Also zurück nach Norsminde. Zitat: „Das ist, wie wenn man nach Hause kommt.“ Wir werden Nosminde in die kurze Liste userer Liebingshäfen aufnehmen, haben es  aber versäumt das auch in’s Gästebuch zu schreiben. Liebe Norsminder, wir bitten um Entschuldigung.

Opa’s Geburtstag. Im Ballon Bremer Luft aus Grolland.

Nach Opas Geburtstag Abfahrt der Kinder samt Eltern zum nächsten Geburtstag nach Årø. Und Abfahrt der Standard-Martha-Crew Richung Ost, Ziel Sjællands Odde.

Sjællands Odde ist eine lange, schmale Halbinsel, die von Sjælland aus etwa 15 km ins Kattegat recht, aber teils nur ein paar hundert Meter breit ist. In der Verlängerung gibt es unter Wasser noch Sjællands Rev mit dem Leuchtturm Sjællands Rev auf der Spitze, der vor Sjællands Rev warnt. Und ein Stück davor noch den wesentlich markanteren  Leuchtturm Sjællands Rev Nord, der dann von Sjællands Rev (Riff) und damit auch vor Sjællands Rev (Turm) warnt.

————————

## ARBEITSAUFTRAG
Schreiben Sie aus dem Reisebericht den Abschnitt wortgetreu ab, der mit „Nach Opas Geburtstag“ beginnt und sich bis „Rev (Turm) warnt.“ fortsetzt.

## GESPEICHERTE DATENSÄTZE
————————

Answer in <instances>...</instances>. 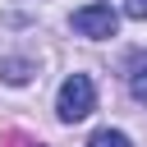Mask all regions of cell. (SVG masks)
<instances>
[{"mask_svg":"<svg viewBox=\"0 0 147 147\" xmlns=\"http://www.w3.org/2000/svg\"><path fill=\"white\" fill-rule=\"evenodd\" d=\"M87 147H133V142H129L119 129H96V133L87 138Z\"/></svg>","mask_w":147,"mask_h":147,"instance_id":"4","label":"cell"},{"mask_svg":"<svg viewBox=\"0 0 147 147\" xmlns=\"http://www.w3.org/2000/svg\"><path fill=\"white\" fill-rule=\"evenodd\" d=\"M124 14L129 18H147V0H124Z\"/></svg>","mask_w":147,"mask_h":147,"instance_id":"5","label":"cell"},{"mask_svg":"<svg viewBox=\"0 0 147 147\" xmlns=\"http://www.w3.org/2000/svg\"><path fill=\"white\" fill-rule=\"evenodd\" d=\"M18 147H37V142H28V138H18Z\"/></svg>","mask_w":147,"mask_h":147,"instance_id":"7","label":"cell"},{"mask_svg":"<svg viewBox=\"0 0 147 147\" xmlns=\"http://www.w3.org/2000/svg\"><path fill=\"white\" fill-rule=\"evenodd\" d=\"M0 78L5 83H28L32 78V64L28 60H0Z\"/></svg>","mask_w":147,"mask_h":147,"instance_id":"3","label":"cell"},{"mask_svg":"<svg viewBox=\"0 0 147 147\" xmlns=\"http://www.w3.org/2000/svg\"><path fill=\"white\" fill-rule=\"evenodd\" d=\"M69 23H74L78 37H92V41H106V37H115V28H119V18H115L110 5H83V9H74Z\"/></svg>","mask_w":147,"mask_h":147,"instance_id":"2","label":"cell"},{"mask_svg":"<svg viewBox=\"0 0 147 147\" xmlns=\"http://www.w3.org/2000/svg\"><path fill=\"white\" fill-rule=\"evenodd\" d=\"M92 106H96V87H92V78H87V74H69V78L60 83V101H55L60 119L74 124V119L92 115Z\"/></svg>","mask_w":147,"mask_h":147,"instance_id":"1","label":"cell"},{"mask_svg":"<svg viewBox=\"0 0 147 147\" xmlns=\"http://www.w3.org/2000/svg\"><path fill=\"white\" fill-rule=\"evenodd\" d=\"M133 96H138V101H147V69H138V74H133Z\"/></svg>","mask_w":147,"mask_h":147,"instance_id":"6","label":"cell"}]
</instances>
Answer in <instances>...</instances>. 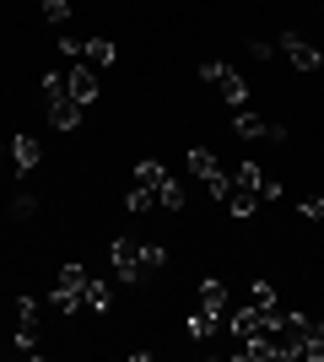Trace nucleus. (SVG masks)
<instances>
[{
    "mask_svg": "<svg viewBox=\"0 0 324 362\" xmlns=\"http://www.w3.org/2000/svg\"><path fill=\"white\" fill-rule=\"evenodd\" d=\"M87 281H92V276H87V265H81V259H65L60 265V276H54V308H60V314H76V308H87Z\"/></svg>",
    "mask_w": 324,
    "mask_h": 362,
    "instance_id": "f257e3e1",
    "label": "nucleus"
},
{
    "mask_svg": "<svg viewBox=\"0 0 324 362\" xmlns=\"http://www.w3.org/2000/svg\"><path fill=\"white\" fill-rule=\"evenodd\" d=\"M189 173L205 184V195H211V200L232 195V173H222V157H216L211 146H189Z\"/></svg>",
    "mask_w": 324,
    "mask_h": 362,
    "instance_id": "f03ea898",
    "label": "nucleus"
},
{
    "mask_svg": "<svg viewBox=\"0 0 324 362\" xmlns=\"http://www.w3.org/2000/svg\"><path fill=\"white\" fill-rule=\"evenodd\" d=\"M108 259H114V276H119L124 287L146 281V265H140V243H130V238H114V243H108Z\"/></svg>",
    "mask_w": 324,
    "mask_h": 362,
    "instance_id": "7ed1b4c3",
    "label": "nucleus"
},
{
    "mask_svg": "<svg viewBox=\"0 0 324 362\" xmlns=\"http://www.w3.org/2000/svg\"><path fill=\"white\" fill-rule=\"evenodd\" d=\"M65 92H71L81 108H92L97 103V71L87 60H71V65H65Z\"/></svg>",
    "mask_w": 324,
    "mask_h": 362,
    "instance_id": "20e7f679",
    "label": "nucleus"
},
{
    "mask_svg": "<svg viewBox=\"0 0 324 362\" xmlns=\"http://www.w3.org/2000/svg\"><path fill=\"white\" fill-rule=\"evenodd\" d=\"M232 184H244V189H254L260 200H276V195H281V184L270 179V173H265L260 163H238V168H232Z\"/></svg>",
    "mask_w": 324,
    "mask_h": 362,
    "instance_id": "39448f33",
    "label": "nucleus"
},
{
    "mask_svg": "<svg viewBox=\"0 0 324 362\" xmlns=\"http://www.w3.org/2000/svg\"><path fill=\"white\" fill-rule=\"evenodd\" d=\"M38 325H44L38 303H32V298H16V346H22V351L38 346Z\"/></svg>",
    "mask_w": 324,
    "mask_h": 362,
    "instance_id": "423d86ee",
    "label": "nucleus"
},
{
    "mask_svg": "<svg viewBox=\"0 0 324 362\" xmlns=\"http://www.w3.org/2000/svg\"><path fill=\"white\" fill-rule=\"evenodd\" d=\"M281 49H287V60H292L303 76H313V71L324 65V54L308 44V38H297V33H281Z\"/></svg>",
    "mask_w": 324,
    "mask_h": 362,
    "instance_id": "0eeeda50",
    "label": "nucleus"
},
{
    "mask_svg": "<svg viewBox=\"0 0 324 362\" xmlns=\"http://www.w3.org/2000/svg\"><path fill=\"white\" fill-rule=\"evenodd\" d=\"M6 151H11L16 173H32V168L44 163V146H38V141H32V136H11V146H6Z\"/></svg>",
    "mask_w": 324,
    "mask_h": 362,
    "instance_id": "6e6552de",
    "label": "nucleus"
},
{
    "mask_svg": "<svg viewBox=\"0 0 324 362\" xmlns=\"http://www.w3.org/2000/svg\"><path fill=\"white\" fill-rule=\"evenodd\" d=\"M81 119H87V108H81L76 98H60V103H49V124H54V130H81Z\"/></svg>",
    "mask_w": 324,
    "mask_h": 362,
    "instance_id": "1a4fd4ad",
    "label": "nucleus"
},
{
    "mask_svg": "<svg viewBox=\"0 0 324 362\" xmlns=\"http://www.w3.org/2000/svg\"><path fill=\"white\" fill-rule=\"evenodd\" d=\"M216 325H222V314H211V308H195V314L184 319V335H189V341H211Z\"/></svg>",
    "mask_w": 324,
    "mask_h": 362,
    "instance_id": "9d476101",
    "label": "nucleus"
},
{
    "mask_svg": "<svg viewBox=\"0 0 324 362\" xmlns=\"http://www.w3.org/2000/svg\"><path fill=\"white\" fill-rule=\"evenodd\" d=\"M232 130H238L244 141H260V136H270V119H260V114L244 103V108H238V119H232Z\"/></svg>",
    "mask_w": 324,
    "mask_h": 362,
    "instance_id": "9b49d317",
    "label": "nucleus"
},
{
    "mask_svg": "<svg viewBox=\"0 0 324 362\" xmlns=\"http://www.w3.org/2000/svg\"><path fill=\"white\" fill-rule=\"evenodd\" d=\"M81 60L92 65V71H103V65H114V60H119V49L108 44V38H87V44H81Z\"/></svg>",
    "mask_w": 324,
    "mask_h": 362,
    "instance_id": "f8f14e48",
    "label": "nucleus"
},
{
    "mask_svg": "<svg viewBox=\"0 0 324 362\" xmlns=\"http://www.w3.org/2000/svg\"><path fill=\"white\" fill-rule=\"evenodd\" d=\"M222 206H227L232 216H254V211H260V206H265V200L254 195V189H244V184H232V195L222 200Z\"/></svg>",
    "mask_w": 324,
    "mask_h": 362,
    "instance_id": "ddd939ff",
    "label": "nucleus"
},
{
    "mask_svg": "<svg viewBox=\"0 0 324 362\" xmlns=\"http://www.w3.org/2000/svg\"><path fill=\"white\" fill-rule=\"evenodd\" d=\"M162 179H168V168L157 163V157H140V163L130 168V184H146V189H157Z\"/></svg>",
    "mask_w": 324,
    "mask_h": 362,
    "instance_id": "4468645a",
    "label": "nucleus"
},
{
    "mask_svg": "<svg viewBox=\"0 0 324 362\" xmlns=\"http://www.w3.org/2000/svg\"><path fill=\"white\" fill-rule=\"evenodd\" d=\"M216 87H222V98H227L232 108H244V103H248V81H244L238 71H232V65L222 71V81H216Z\"/></svg>",
    "mask_w": 324,
    "mask_h": 362,
    "instance_id": "2eb2a0df",
    "label": "nucleus"
},
{
    "mask_svg": "<svg viewBox=\"0 0 324 362\" xmlns=\"http://www.w3.org/2000/svg\"><path fill=\"white\" fill-rule=\"evenodd\" d=\"M157 211H184V184H179V179L157 184Z\"/></svg>",
    "mask_w": 324,
    "mask_h": 362,
    "instance_id": "dca6fc26",
    "label": "nucleus"
},
{
    "mask_svg": "<svg viewBox=\"0 0 324 362\" xmlns=\"http://www.w3.org/2000/svg\"><path fill=\"white\" fill-rule=\"evenodd\" d=\"M38 98H44V108H49V103H60V98H71V92H65V71H44V81H38Z\"/></svg>",
    "mask_w": 324,
    "mask_h": 362,
    "instance_id": "f3484780",
    "label": "nucleus"
},
{
    "mask_svg": "<svg viewBox=\"0 0 324 362\" xmlns=\"http://www.w3.org/2000/svg\"><path fill=\"white\" fill-rule=\"evenodd\" d=\"M200 308H211V314H222V308H227V281H200Z\"/></svg>",
    "mask_w": 324,
    "mask_h": 362,
    "instance_id": "a211bd4d",
    "label": "nucleus"
},
{
    "mask_svg": "<svg viewBox=\"0 0 324 362\" xmlns=\"http://www.w3.org/2000/svg\"><path fill=\"white\" fill-rule=\"evenodd\" d=\"M87 308H92V314H108V308H114V287H108V281H87Z\"/></svg>",
    "mask_w": 324,
    "mask_h": 362,
    "instance_id": "6ab92c4d",
    "label": "nucleus"
},
{
    "mask_svg": "<svg viewBox=\"0 0 324 362\" xmlns=\"http://www.w3.org/2000/svg\"><path fill=\"white\" fill-rule=\"evenodd\" d=\"M124 206H130L136 216L157 211V189H146V184H130V195H124Z\"/></svg>",
    "mask_w": 324,
    "mask_h": 362,
    "instance_id": "aec40b11",
    "label": "nucleus"
},
{
    "mask_svg": "<svg viewBox=\"0 0 324 362\" xmlns=\"http://www.w3.org/2000/svg\"><path fill=\"white\" fill-rule=\"evenodd\" d=\"M140 265H146V276L162 271V265H168V249H162V243H140Z\"/></svg>",
    "mask_w": 324,
    "mask_h": 362,
    "instance_id": "412c9836",
    "label": "nucleus"
},
{
    "mask_svg": "<svg viewBox=\"0 0 324 362\" xmlns=\"http://www.w3.org/2000/svg\"><path fill=\"white\" fill-rule=\"evenodd\" d=\"M248 303H254V308H276V287H270V281H254V287H248Z\"/></svg>",
    "mask_w": 324,
    "mask_h": 362,
    "instance_id": "4be33fe9",
    "label": "nucleus"
},
{
    "mask_svg": "<svg viewBox=\"0 0 324 362\" xmlns=\"http://www.w3.org/2000/svg\"><path fill=\"white\" fill-rule=\"evenodd\" d=\"M11 216H16V222H28V216H38V200H32L28 189H22V195L11 200Z\"/></svg>",
    "mask_w": 324,
    "mask_h": 362,
    "instance_id": "5701e85b",
    "label": "nucleus"
},
{
    "mask_svg": "<svg viewBox=\"0 0 324 362\" xmlns=\"http://www.w3.org/2000/svg\"><path fill=\"white\" fill-rule=\"evenodd\" d=\"M38 11H44L49 22H65V16H71V0H38Z\"/></svg>",
    "mask_w": 324,
    "mask_h": 362,
    "instance_id": "b1692460",
    "label": "nucleus"
},
{
    "mask_svg": "<svg viewBox=\"0 0 324 362\" xmlns=\"http://www.w3.org/2000/svg\"><path fill=\"white\" fill-rule=\"evenodd\" d=\"M297 216H308V222H319V216H324V189H319V195H308V200H303V206H297Z\"/></svg>",
    "mask_w": 324,
    "mask_h": 362,
    "instance_id": "393cba45",
    "label": "nucleus"
},
{
    "mask_svg": "<svg viewBox=\"0 0 324 362\" xmlns=\"http://www.w3.org/2000/svg\"><path fill=\"white\" fill-rule=\"evenodd\" d=\"M222 71H227L222 60H200V81H222Z\"/></svg>",
    "mask_w": 324,
    "mask_h": 362,
    "instance_id": "a878e982",
    "label": "nucleus"
},
{
    "mask_svg": "<svg viewBox=\"0 0 324 362\" xmlns=\"http://www.w3.org/2000/svg\"><path fill=\"white\" fill-rule=\"evenodd\" d=\"M248 54H254V60H270V54H276V44H260V38H248Z\"/></svg>",
    "mask_w": 324,
    "mask_h": 362,
    "instance_id": "bb28decb",
    "label": "nucleus"
},
{
    "mask_svg": "<svg viewBox=\"0 0 324 362\" xmlns=\"http://www.w3.org/2000/svg\"><path fill=\"white\" fill-rule=\"evenodd\" d=\"M0 151H6V146H0Z\"/></svg>",
    "mask_w": 324,
    "mask_h": 362,
    "instance_id": "cd10ccee",
    "label": "nucleus"
}]
</instances>
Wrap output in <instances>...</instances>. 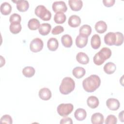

————————

## LÖSUNG
Nach Opas Geburtstag Abfahrt der Kinder samt Eltern zum nächsten Geburtstag nach Årø. Und Abfahrt der Standard-Martha-Crew Richung Ost, Ziel Sjællands Odde.

Sjællands Odde ist eine lange, schmale Halbinsel, die von Sjælland aus etwa 15 km ins Kattegat recht, aber teils nur ein paar hundert Meter breit ist. In der Verlängerung gibt es unter Wasser noch Sjællands Rev mit dem Leuchtturm Sjællands Rev auf der Spitze, der vor Sjællands Rev warnt. Und ein Stück davor noch den wesentlich markanteren  Leuchtturm Sjællands Rev Nord, der dann von Sjællands Rev (Riff) und damit auch vor Sjællands Rev (Turm) warnt.